Cultura

Histórias musicadas

Adriana Fricelli
| Tempo de leitura: 3 min

Caipira, ele não é; sertanejo... hum... também não. Essas características existem, mas definem melhor Tonico & Tinoco e Chitãozinho & Xororó. “Eu conto histórias”, resume o compositor, cantor e violeiro Renato Teixeira. Há 40 anos musicando a história do Interior de São Paulo, o músico faz um apanhado de sua carreira no CD ao Vivo e no primeiro DVD de sua trajetória “Renato Teixeira - no Auditório Ibirapuera”, lançado pela Som Livre, da Globo. Grande parte das músicas - 14 faixas no CD e 20 canções no DVD - são velhas conhecidas do público, seja pela voz do compositor ou de intérpretes. Destaques para “Amanheceu, peguei a viola”; “Sina de Violeiro” e “Um Violeiro Toca” e “Tocando em frente”, feitas em parceria com Almir Sater.

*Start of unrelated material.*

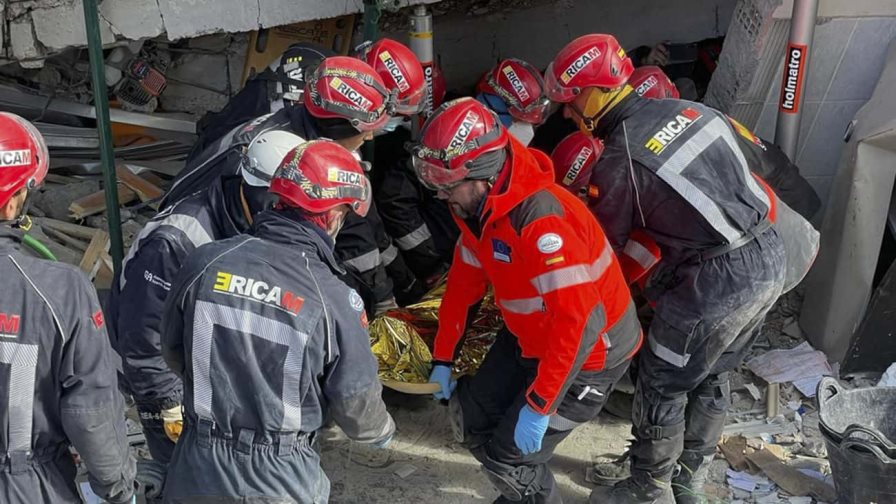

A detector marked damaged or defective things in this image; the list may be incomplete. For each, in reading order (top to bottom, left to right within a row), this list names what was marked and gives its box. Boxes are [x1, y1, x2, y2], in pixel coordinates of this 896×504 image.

broken concrete slab [30, 0, 115, 51]
broken concrete slab [99, 0, 165, 39]
cracked concrete floor [318, 390, 632, 504]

Embora diga que cada vez que toca é de um jeito novo, para a produção, Teixeira procurou não modificar os arranjos originais das músicas. “Quis fazer algo simples, acústico, sem muita complicação”, explica em entrevista por telefone ao JC Cultura.

Para fazer parte do show, o artista convidou músicos importantes de sua longa trajetória. Pena Branca, “amigo de velhos anos”, participa da faixa “Quando o Amor se Vai”. Joanna canta um dos principais sucessos de Teixeira, a romântica “Recado”. Chitãozinho & Xororó fazem uma participação memorável em “Frete” e o argentino Leon Gieco divide com o compositor a canção “La Cigarra”.

O momento mágico do show é quando argentino e brasileiros se encontraram no palco para cantar “Romaria”. “O que se viu foi algo tão emocionante, que só o DVD pode transmitir. Não basta ouvir, é preciso vivenciar”, cita o material de divulgação. A gravação foi realizada no Auditório Ibirapuera, em São Paulo, em agosto do ano passado. “Quase não houve interferência, pós-produção”, salienta o músico.

Com um projeto de marketing muito bem elaborado, os shows de lançamento do CD e DVD começaram na semana passada nas grandes capitais brasileiras. Em seguida, a Rede Globo deve iniciar a inserção de chamadas nas afiliadas do Interior. “A divulgação pela mídia está sendo muito boa”, comemora o músico. 40 anos

O CD e DVD “Renato Teixeira - no Auditório Ibirapuera” deixam em evidência a vocação do cantor para contar histórias. “A idéia do disco é que as pessoas compreendam o folk, música em que eu e o Almir Sater somos veteranos no Brasil. Bob Dylan faz isso nos Estados Unidos. Acho que todos os países do mundo têm esse tipo de música”, coloca Teixeira.

Além de celebrar os 40 anos de carreira, o novo projeto tem um sabor especial ao unir na profissão o pai Renato Teixeira e os filhos João Lavraz e Chico Teixeira. “Nunca imaginei poder fazer isso! É muito prazeroso trabalhar ao lado de quem se ama; poder viajar ao lado deles por todo o Brasil e mostrar aos meus filhos como é a profissão”, diz o músico, emocionado.

Sem deixar de compor, Teixeira pretende começar um novo trabalho no final do ano. “Eu vou com a carreira até quando eu achar que é conveniente. Daí eu paro e descanso, porque é pauleira, viu, viver da música por 40 anos não é fácil”, afirma.

Arte descomprometida

Defensor e divulgador da cultura do Interior de São Paulo, definida pelo músico como “espinha dorsal da cultura brasileira”, Teixeira lamenta o descomprometimento com a arte no Brasil. “Temos compositores geniais que não conseguiram espaço para mostrar seu trabalho”, afirma.

O músico ainda diz mais: “Hoje em dia há uma manipulação da arte por meio das empresas. Elas pegam o axé, por exemplo, e promovem à exaustão só para vender cerveja. Para mim, isso é placebo”, contesta o artista. Na opinião dele, o axé, por mérito próprio, não teria condições de colocar 60 mil pessoas no Maracanã, numa referência direta a Ivete Sangalo.

O “furacão baiano” é novamente atacado pelo músico quando analisa a fama. “Se você acreditar que o reconhecimento do público diz alguma coisa, então você vai achar que a Ivete Sangalo é a melhor cantora do Brasil! Eu faço música pelo prazer de compor. Se não tivesse nada para dizer, já teria pegado minha viola, colocado no saco e me aposentado”, finaliza Teixeira.